** RECORDS PROVIDED **
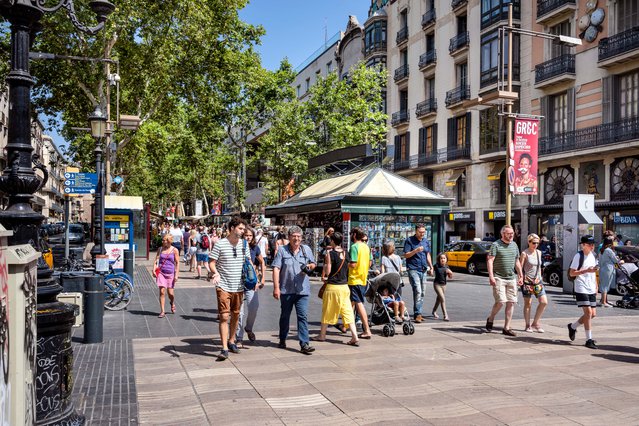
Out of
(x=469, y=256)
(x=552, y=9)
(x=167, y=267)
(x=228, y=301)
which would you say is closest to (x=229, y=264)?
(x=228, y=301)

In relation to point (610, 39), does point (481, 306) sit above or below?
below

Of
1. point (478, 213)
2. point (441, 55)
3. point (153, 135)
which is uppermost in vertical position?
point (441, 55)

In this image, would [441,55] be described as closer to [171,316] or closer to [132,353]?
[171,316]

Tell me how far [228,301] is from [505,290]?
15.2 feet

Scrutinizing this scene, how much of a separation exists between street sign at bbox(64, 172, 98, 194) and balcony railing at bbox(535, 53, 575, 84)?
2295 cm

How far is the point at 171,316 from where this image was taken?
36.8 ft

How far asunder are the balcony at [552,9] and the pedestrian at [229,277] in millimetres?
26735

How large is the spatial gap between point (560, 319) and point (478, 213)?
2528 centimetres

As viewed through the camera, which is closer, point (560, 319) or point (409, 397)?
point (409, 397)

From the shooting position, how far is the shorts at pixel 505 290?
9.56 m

==

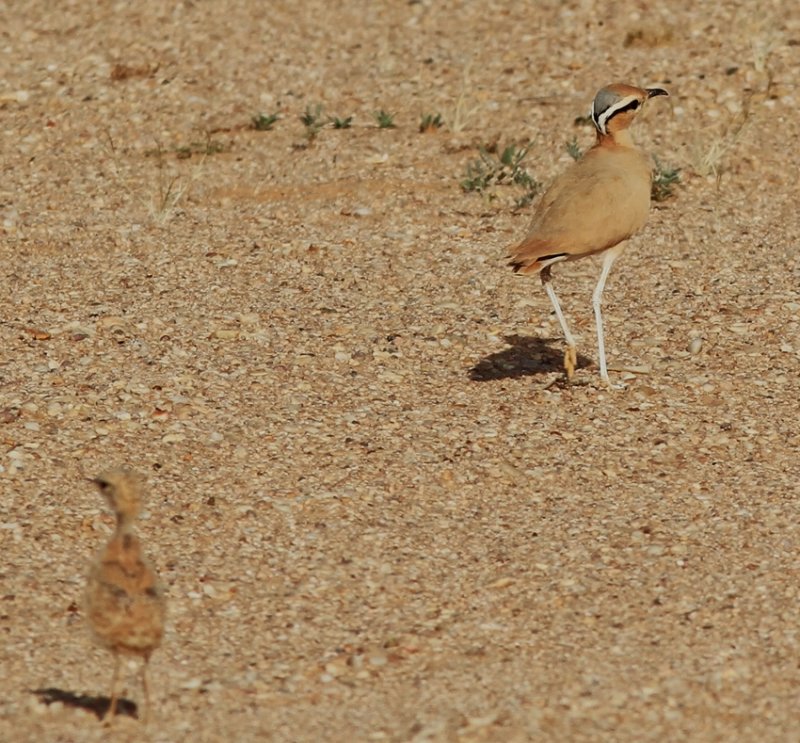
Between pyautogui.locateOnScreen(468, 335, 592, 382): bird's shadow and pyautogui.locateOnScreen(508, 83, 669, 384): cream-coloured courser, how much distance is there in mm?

** GOAL OF THE EXERCISE **
Gather every line of the material above that contains the word "balcony", and copy each one in full. The match is case-sensitive.

** RESULT BELOW **
Scrutinizing this scene, how much of a separation exists between street sign at bbox(64, 172, 98, 194) and balcony railing at bbox(535, 53, 575, 84)?
How far asunder are the balcony at [552,9] and the pedestrian at [229,277] in millimetres?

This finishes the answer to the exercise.